Terre colte
Agricoltura

Le Terre colte del mercato equo sostenibile

Il Mercato equo sostenibile non è certo una recente invenzione, ne abbiamo parlato spesso dandogli sfumature e connotazioni diverse, ma è inopinabile che recentemente ci sia stata un’impennata di consapevolezza su questo tema. Un esempio fra i tanti che potremmo fare è rappresentato dalla nobile storia di Terre Colte: un’associazione di promozione sociale che sostiene e favorisce il riutilizzo dei terreni incolti o abbandonati, l’auto produzione del cibo e il consumo sostenibile.

__Cosa farai__.
• 1. Secondo il testo fornito, che cosa favorisce l'associazione Terre Colte oltre al riutilizzo dei terreni incolti o abbandonati?
• 2. Traduci in inglese questa frase del testo fornito: "Il Mercato equo sostenibile non è certo una recente invenzione, ne abbiamo parlato spesso dandogli sfumature e connotazioni diverse, ma è inopinabile che recentemente ci sia stata un’impennata di consapevolezza su questo tema."
• 3. Riporta dal testo fornito il passo che va da "Le Terre colte" fino a "il consumo sostenibile.".

__Dati forniti__.
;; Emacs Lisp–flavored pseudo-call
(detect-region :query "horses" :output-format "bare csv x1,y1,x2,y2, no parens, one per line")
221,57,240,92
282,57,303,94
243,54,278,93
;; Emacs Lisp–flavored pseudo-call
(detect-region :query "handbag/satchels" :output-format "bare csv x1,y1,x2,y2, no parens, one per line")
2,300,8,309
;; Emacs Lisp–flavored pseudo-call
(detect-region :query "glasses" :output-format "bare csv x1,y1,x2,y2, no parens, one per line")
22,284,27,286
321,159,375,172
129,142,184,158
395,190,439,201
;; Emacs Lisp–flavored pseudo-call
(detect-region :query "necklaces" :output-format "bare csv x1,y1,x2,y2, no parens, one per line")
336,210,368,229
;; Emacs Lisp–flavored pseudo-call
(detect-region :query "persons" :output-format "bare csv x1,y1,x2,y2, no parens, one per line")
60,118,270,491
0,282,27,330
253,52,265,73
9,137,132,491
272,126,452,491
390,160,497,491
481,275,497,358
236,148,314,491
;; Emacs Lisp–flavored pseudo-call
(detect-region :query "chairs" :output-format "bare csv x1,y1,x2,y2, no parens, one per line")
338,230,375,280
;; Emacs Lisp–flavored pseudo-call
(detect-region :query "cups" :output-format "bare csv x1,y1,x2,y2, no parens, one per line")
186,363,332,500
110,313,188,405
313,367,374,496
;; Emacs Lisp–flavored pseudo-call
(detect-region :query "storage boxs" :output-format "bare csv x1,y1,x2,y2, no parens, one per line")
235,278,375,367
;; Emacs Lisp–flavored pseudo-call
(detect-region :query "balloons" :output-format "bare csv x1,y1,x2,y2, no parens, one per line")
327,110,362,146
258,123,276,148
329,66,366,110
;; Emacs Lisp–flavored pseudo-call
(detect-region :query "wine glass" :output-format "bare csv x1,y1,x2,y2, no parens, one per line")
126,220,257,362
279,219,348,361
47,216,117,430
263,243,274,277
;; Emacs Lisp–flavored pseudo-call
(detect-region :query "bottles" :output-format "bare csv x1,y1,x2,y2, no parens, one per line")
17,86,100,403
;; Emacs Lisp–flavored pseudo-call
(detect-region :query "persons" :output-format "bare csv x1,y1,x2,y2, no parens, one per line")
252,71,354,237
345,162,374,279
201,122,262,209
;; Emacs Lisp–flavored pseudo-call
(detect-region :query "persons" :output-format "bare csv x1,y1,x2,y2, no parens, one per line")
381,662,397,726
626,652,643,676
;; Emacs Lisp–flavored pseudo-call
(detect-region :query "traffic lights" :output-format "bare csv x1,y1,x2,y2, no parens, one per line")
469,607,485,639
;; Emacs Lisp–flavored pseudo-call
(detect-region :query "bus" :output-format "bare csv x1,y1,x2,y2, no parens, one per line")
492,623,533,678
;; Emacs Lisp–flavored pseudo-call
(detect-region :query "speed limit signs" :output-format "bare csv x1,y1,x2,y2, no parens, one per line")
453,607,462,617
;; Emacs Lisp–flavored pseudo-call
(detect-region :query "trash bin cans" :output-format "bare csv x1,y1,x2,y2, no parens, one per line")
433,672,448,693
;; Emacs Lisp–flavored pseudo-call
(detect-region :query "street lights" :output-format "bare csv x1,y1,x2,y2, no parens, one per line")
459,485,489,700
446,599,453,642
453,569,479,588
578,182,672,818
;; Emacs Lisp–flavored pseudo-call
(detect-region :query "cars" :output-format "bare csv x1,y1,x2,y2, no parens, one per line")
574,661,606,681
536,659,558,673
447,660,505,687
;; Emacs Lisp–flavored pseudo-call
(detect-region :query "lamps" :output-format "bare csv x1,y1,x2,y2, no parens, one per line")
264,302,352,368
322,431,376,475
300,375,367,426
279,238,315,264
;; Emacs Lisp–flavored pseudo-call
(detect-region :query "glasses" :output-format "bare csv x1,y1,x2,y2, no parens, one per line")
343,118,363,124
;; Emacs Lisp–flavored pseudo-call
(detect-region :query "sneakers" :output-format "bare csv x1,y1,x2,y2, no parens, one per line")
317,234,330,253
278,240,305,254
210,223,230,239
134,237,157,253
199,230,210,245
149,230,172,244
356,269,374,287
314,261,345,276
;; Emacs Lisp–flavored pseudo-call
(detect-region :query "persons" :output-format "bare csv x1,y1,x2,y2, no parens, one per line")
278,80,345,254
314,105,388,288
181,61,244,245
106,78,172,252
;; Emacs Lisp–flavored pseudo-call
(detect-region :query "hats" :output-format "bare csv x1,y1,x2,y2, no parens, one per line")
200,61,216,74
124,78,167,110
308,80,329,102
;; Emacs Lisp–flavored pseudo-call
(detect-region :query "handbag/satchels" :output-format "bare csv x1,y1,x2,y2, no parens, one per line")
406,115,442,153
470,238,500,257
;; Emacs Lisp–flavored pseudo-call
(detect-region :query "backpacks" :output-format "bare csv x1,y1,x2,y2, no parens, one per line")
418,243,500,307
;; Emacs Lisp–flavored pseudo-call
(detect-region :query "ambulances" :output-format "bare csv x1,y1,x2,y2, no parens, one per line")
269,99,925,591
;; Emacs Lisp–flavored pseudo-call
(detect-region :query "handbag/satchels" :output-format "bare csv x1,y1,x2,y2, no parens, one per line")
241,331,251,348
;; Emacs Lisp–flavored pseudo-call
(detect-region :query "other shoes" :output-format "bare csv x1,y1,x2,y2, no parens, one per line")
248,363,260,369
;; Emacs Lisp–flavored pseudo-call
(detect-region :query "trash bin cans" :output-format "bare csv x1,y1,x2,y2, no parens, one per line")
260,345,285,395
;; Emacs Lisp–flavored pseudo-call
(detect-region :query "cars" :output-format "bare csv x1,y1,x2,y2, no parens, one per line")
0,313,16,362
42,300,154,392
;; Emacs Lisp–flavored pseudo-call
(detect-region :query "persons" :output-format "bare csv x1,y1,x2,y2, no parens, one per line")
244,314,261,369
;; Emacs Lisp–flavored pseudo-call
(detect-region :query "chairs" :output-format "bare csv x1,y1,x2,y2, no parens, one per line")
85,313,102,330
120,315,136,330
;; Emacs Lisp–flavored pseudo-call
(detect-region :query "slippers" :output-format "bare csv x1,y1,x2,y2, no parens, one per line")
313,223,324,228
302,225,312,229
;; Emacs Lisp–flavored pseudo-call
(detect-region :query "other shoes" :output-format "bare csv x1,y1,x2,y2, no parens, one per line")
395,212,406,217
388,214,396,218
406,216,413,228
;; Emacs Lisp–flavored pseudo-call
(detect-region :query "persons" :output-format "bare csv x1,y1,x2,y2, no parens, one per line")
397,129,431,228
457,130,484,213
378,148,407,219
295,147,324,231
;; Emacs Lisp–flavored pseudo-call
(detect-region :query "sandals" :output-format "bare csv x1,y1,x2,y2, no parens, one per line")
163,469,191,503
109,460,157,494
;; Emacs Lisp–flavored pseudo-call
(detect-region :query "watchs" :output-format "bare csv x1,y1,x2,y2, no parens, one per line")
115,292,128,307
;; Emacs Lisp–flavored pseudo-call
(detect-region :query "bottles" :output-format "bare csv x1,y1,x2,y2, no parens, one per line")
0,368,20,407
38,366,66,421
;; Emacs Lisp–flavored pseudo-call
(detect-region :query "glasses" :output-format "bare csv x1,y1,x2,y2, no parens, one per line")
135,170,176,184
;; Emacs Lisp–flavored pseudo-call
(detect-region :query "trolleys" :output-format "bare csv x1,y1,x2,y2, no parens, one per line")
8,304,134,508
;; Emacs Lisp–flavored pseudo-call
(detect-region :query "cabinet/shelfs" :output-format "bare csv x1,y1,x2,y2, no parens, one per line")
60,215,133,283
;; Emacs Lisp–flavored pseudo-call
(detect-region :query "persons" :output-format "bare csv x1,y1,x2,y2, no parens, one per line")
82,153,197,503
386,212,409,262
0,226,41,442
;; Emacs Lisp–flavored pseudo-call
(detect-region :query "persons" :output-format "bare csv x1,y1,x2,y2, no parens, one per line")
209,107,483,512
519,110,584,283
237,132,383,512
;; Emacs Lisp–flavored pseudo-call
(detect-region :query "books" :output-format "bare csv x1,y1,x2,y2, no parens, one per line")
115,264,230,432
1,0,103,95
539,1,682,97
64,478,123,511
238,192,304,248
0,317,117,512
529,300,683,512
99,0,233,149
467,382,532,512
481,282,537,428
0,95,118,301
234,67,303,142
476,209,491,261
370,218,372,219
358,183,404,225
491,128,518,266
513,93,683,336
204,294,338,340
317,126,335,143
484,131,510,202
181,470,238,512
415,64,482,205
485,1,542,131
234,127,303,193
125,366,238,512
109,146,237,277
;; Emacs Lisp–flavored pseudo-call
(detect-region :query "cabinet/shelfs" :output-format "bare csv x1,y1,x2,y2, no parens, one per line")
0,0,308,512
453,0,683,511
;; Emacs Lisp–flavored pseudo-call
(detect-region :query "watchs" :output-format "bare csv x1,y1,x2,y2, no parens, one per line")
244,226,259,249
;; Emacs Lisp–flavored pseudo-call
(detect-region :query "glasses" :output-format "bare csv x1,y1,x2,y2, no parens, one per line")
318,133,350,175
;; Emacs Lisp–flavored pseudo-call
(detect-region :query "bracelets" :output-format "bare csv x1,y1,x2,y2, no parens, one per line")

__Risposte__.
• 1. L'auto produzione del cibo e il consumo sostenibile.

• 2. The sustainable fair market is certainly not a recent invention; we have often discussed it, giving it different nuances and connotations, but it is undeniable that there has recently been a surge of awareness on this subject.

• 3.
Le Terre colte del mercato equo sostenibile

Il Mercato equo sostenibile non è certo una recente invenzione, ne abbiamo parlato spesso dandogli sfumature e connotazioni diverse, ma è inopinabile che recentemente ci sia stata un’impennata di consapevolezza su questo tema. Un esempio fra i tanti che potremmo fare è rappresentato dalla nobile storia di Terre Colte: un’associazione di promozione sociale che sostiene e favorisce il riutilizzo dei terreni incolti o abbandonati, l’auto produzione del cibo e il consumo sostenibile.